The raspberry is the edible fruit of a multitude of plant species in the genus Rubus of the rose family, most of which are in the subgenus Idaeobatus; the name also applies to these plants themselves. Raspberries are perennial with woody stems.
Raspberry derives its name from raspise, “a sweet rose-colored wine” (mid-15th century), from the Anglo-Latin vinum raspeys, or from raspoie, meaning “thicket”, of Germanic origin. The name may have been influenced by its appearance as having a rough surface related to Old English rasp or “rough berry”.
Raspberries are grown for the fresh fruit market and for commercial processing into individually quick frozen (IQF) fruit, purée, juice, or as dried fruit used in a variety of grocery products. Traditionally, raspberries were a midsummer crop, but with new technology, cultivars, and transportation, they can now be obtained year-round. Raspberries need ample sun and water for optimal development. Raspberries thrive in well-drained soil with a pH between 6 and 7 with ample organic matter to assist in retaining water.

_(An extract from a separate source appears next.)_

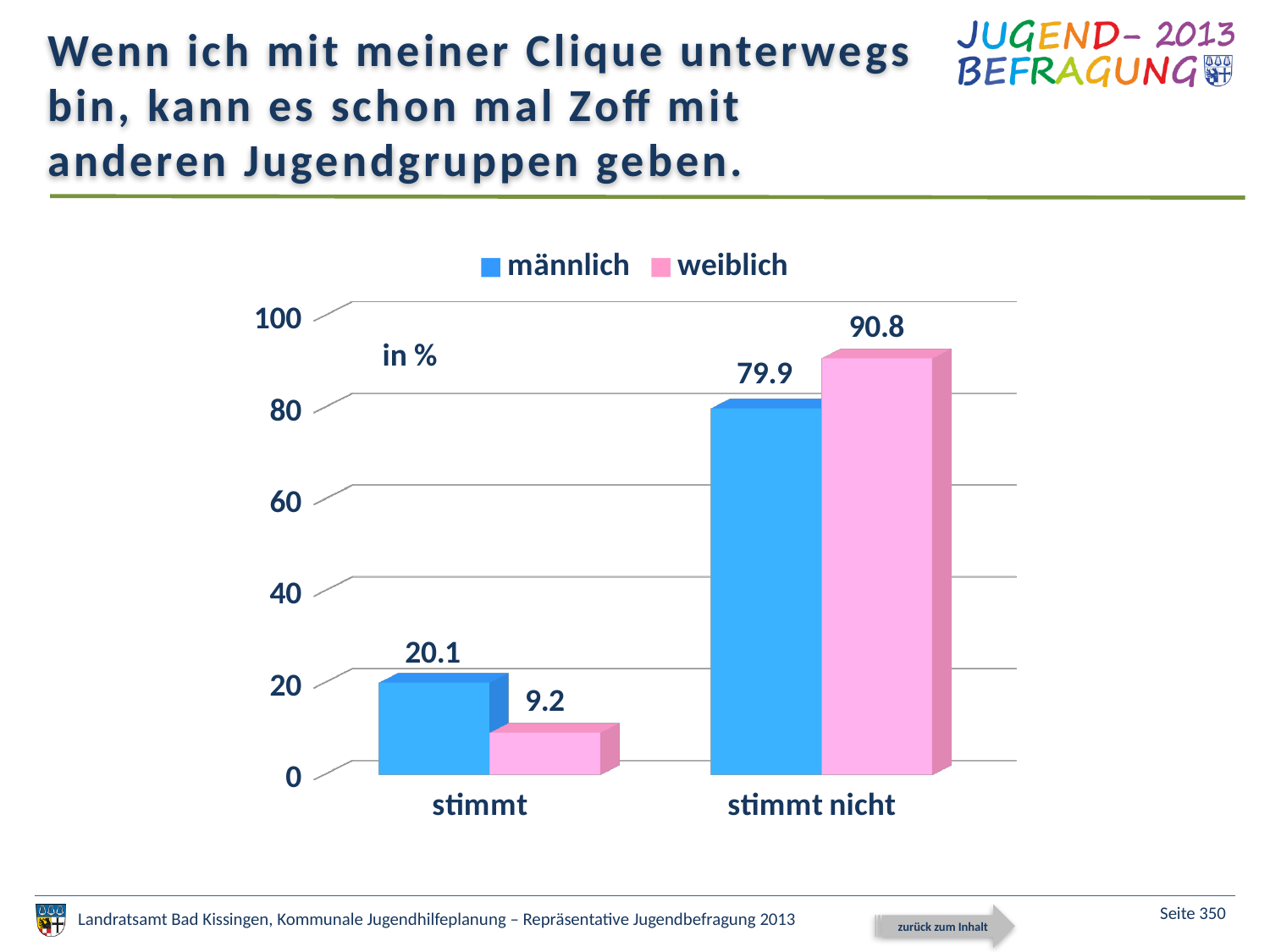
What is the value for männlich in the stimmt nicht category? 79.9 In the stimmt category, which series has the larger value, männlich or weiblich? männlich What is the value for weiblich in the stimmt category? 9.2 What is the value for männlich in the stimmt category? 20.1 What kind of chart is shown on the slide? bar chart What is the difference between the männlich and weiblich values in the stimmt category? 10.9 How many categories are shown on the x axis? 2 What is the value for weiblich in the stimmt nicht category? 90.8 Which bar has the highest value on the chart? weiblich, stimmt nicht Which bar has the lowest value on the chart? weiblich, stimmt What is the difference between the weiblich and männlich values in the stimmt nicht category? 10.9 How many series does the legend list? 2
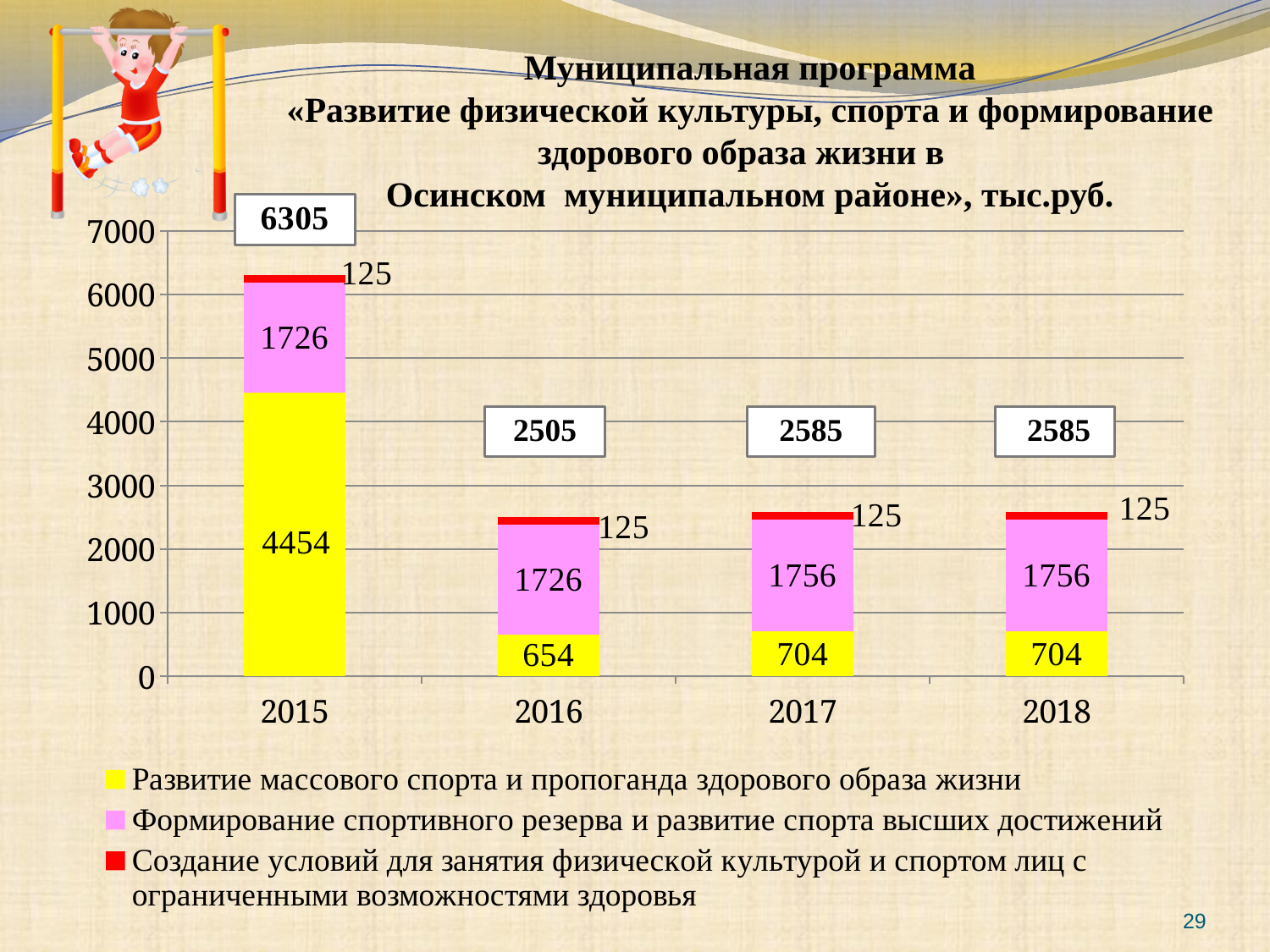
What unit is stated in the chart title? тыс.руб. What is the total of the stacked bar for 2016? 2505 How many series does the legend list? 3 Which is larger: the yellow segment for 2016 or the yellow segment for 2017? 2017 How many years (categories) are shown on the x axis? 4 Which year has the lowest total? 2016 What type of chart is shown on the slide? stacked bar chart What is the difference between the total for 2015 and the total for 2018? 3720 What is the value of the yellow segment (Развитие массового спорта и пропоганда здорового образа жизни) for 2015? 4454 What is the value of the pink segment (Формирование спортивного резерва и развитие спорта высших достижений) for 2017? 1756 What is the value of the red segment (Создание условий для занятия физической культурой и спортом лиц с ограниченными возможностями здоровья) for 2016? 125 Which year has the highest total? 2015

While moisture is essential, wet and heavy soils or excess irrigation can bring on Phytophthora root rot, which is one of the most serious pest problems facing the red raspberry. As a cultivated plant in moist, temperate regions, it is easy to grow and has a tendency to spread unless pruned. Escaped raspberries frequently appear as garden weeds, spread by seeds found in bird droppings.
An individual raspberry weighs 3–5 g (0.11–0.18 oz), and is made up of around 100 drupelets, each of which consists of a juicy pulp and a single central seed. A raspberry bush can yield several hundred berries a year. Unlike blackberries and dewberries, a raspberry has a hollow core once it is removed from the receptacle.
Raw raspberries are 86% water, 12% carbohydrates, and have about 1% each of protein and fat. In a 100 gram amount, raspberries supply 53 calories.
The aggregate fruit structure contributes to raspberry’s nutritional value, as it increases the proportion of dietary fiber, which is among the highest known in whole foods, up to 6% fiber per total weight. Raspberries are a rich source (20% or more of the Daily Value, DV) of vitamin C (32% DV), manganese (32% DV) and dietary fiber (26% DV). Raspberries are a low-glycemic index food, with total sugar content of only 4% and no starch.
Raspberry leaves can be used fresh or dried in herbal teas, providing an astringent flavor. In herbal and traditional medicine, raspberry leaves are used for some remedies, although there is no scientifically valid evidence to support their medicinal use.